Having grown up an only child, I’ve always been naturally close with my parents. I can honestly say they are my best friends. Every night when we eat dinner together at home, it’s a time for us to share about our day: the struggles and the gossip, the annoyances and the achievements. I knew that coming to college would be difficult for all of us since, we probably wouldn’t be able to talk on a daily basis or stay updated on each other’s lives. Yes, we can Facetime and text and call anytime, but once schoolwork starts to pick up, it’s difficult to set aside time to really catch up.
Because of this, our fam group chat stays pretty active throughout the day. I send pictures of campus when it’s looking especially photogenic or of my friends and me out doing something fun, and my parents will send much appreciated pictures of my dog Sophie almost daily. When I hear some good gossip or need to voice my complaints, they’re the first ones I pass those along to. And sometimes, I just reach out to say hi and wish them a good day at work. Cause I’m a trophy daughter, of course.

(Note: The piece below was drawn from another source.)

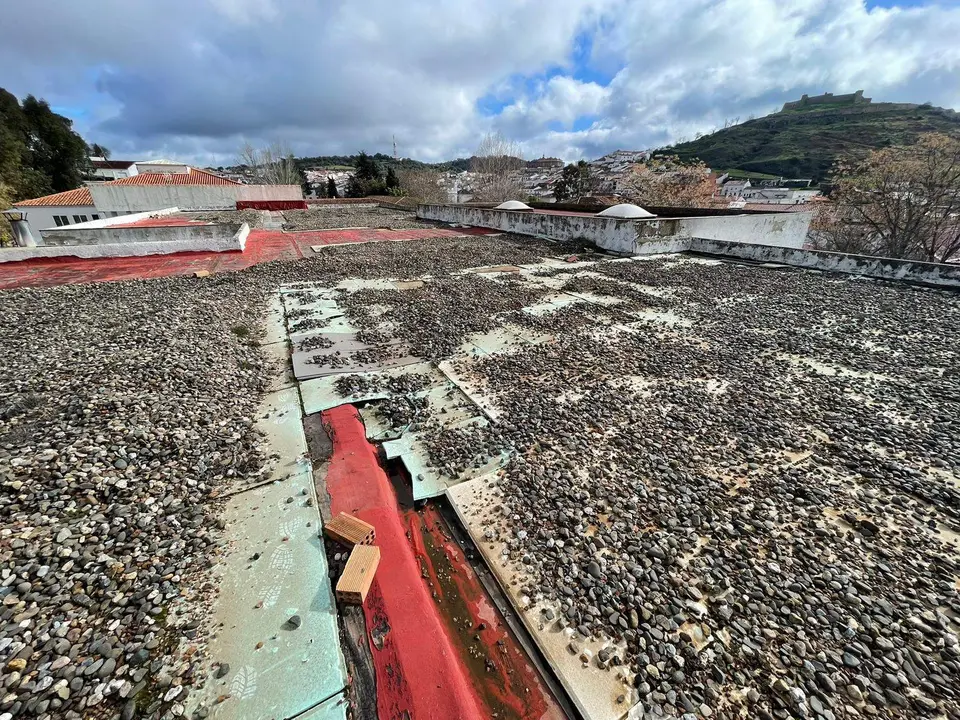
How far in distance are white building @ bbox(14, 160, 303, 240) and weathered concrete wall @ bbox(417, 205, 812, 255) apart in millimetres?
21758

While I’ve always kept in close contact with my parents, it seems that for a lot of college students getting out of their house supplied the taste of independence they always longed for. It’s possible that the separation may have helped their relationship with their parents mature and thrive. Distance truly does make the heart grow fonder.

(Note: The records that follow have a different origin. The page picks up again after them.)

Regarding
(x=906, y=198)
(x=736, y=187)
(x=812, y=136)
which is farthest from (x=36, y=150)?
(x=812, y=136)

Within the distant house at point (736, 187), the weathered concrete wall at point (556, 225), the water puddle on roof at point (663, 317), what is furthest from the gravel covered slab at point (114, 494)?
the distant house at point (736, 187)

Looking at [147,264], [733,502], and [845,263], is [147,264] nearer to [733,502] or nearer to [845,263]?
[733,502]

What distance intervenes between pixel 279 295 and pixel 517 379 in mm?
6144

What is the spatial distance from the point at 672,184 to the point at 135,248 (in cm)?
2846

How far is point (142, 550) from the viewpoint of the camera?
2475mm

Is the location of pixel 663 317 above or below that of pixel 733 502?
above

Either way, since we’re no longer in close daily contact, some of us may try to make up for that by reporting every single insignificant thing that we do to our parents. Recently, I’ve been scrolling through Twitter and have come across several ‘College Student memes’ that are ~SO relatable~ and perfectly describe this kind of relationship:


One time, I sent my mom and dad a picture of the wall in my dorm room where I hung up some new decorations. As if they really needed to see that. And just last night, I did the same thing when I informed them of the tragic L I took when accidentally showering in my slippers. Still hilarious, but wHo CaReS.

Now, you may be reading this and thinking “OMG I do this! This is so me!” or you could be like “Lol this is not how it is…I only talk to my parents when I need something.”

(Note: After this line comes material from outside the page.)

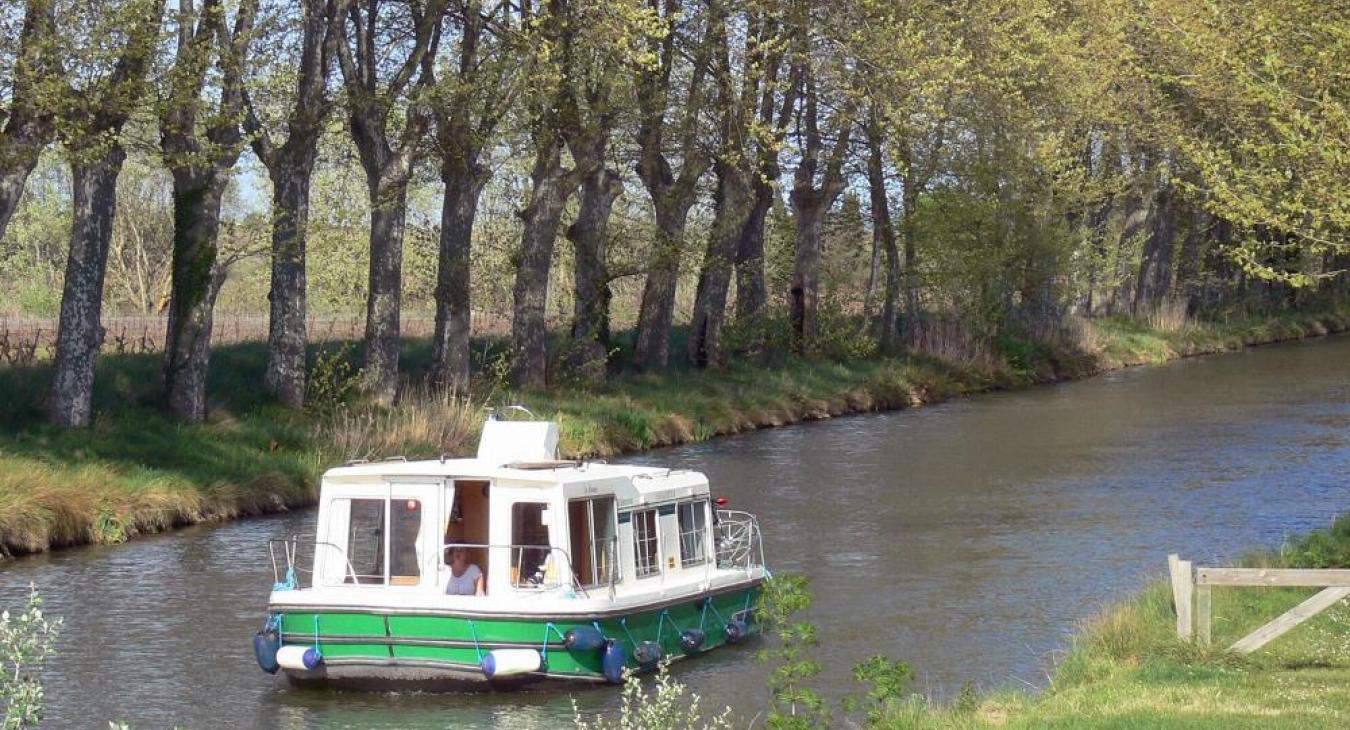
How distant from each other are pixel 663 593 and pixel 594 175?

No matter how much we choose to keep in contact with our parents, we can’t deny the fact that our lives are now separate. While the main purpose of college is to learn and prepare for a career, another critical skill we acquire is independence. It all starts freshman year when we have to start doing our own laundry and managing our own schedules. It can be difficult and a little weird at first, yet freshmen are only about two months away from making it through these beginning stages of true ~adulthood~!

What I find gratifying about this changed relationship is when my parents make their seemingly too frequent trips to visit Ithaca (p.s. Mom and Dad I know you’re reading this and yes I do love when you drive here and buy me nice meals). Nevertheless, this is a cool experience because it offers me the chance to show them around and expose them to my new life. They’ve always been my guides, showing me how the world worked and offering new experiences, but now I am the one sharing with them.
Just a few weeks ago, my parents drove down from the 585 because they wanted to experience a Cornell hockey game, and it just so happens that over the same weekend I was inspired to write this article. As I was sitting in Lynah freezing (typical) and subconsciously shouting “Rough ‘em up, rough ‘em up, go CU,” I turned to my parents and saw that they were laughing at me. Obviously nothing was particularly funny about the cheers – singing them at the top of our lungs is something to which we have become accustomed. But they weren’t laughing at me. Instead, they were essentially admiring me and the role I had taken on as a college student. I liked that they were seeing me in my new world, and that I was able to teach them some of what I had been learning – you know, important things like Cornell Hockey cheers.
Besides the hockey game outing, my parents tend to visit often, and whenever they do I feel some sense of pride and excitement in showing them around Cornell and Ithaca. We’ve hit up some nice restaurants (and Statler brunch yasss), the Ithaca Farmers Market, and of course the Commons.

In my experience, Cornell can sometimes feel lonely. Yes, we meet amazing friends and join lots of fun extracurriculars that can mask this sentiment, but sometimes connecting the comfort of home and family to aspects of our college experience can be the only cure. Whether you’re calling your mom for the fifth time this week (and it’s only Tuesday), or giving a tour of campus and hitting up CTB (an essential), showing off your new life to your parents is truly an enjoyable experience!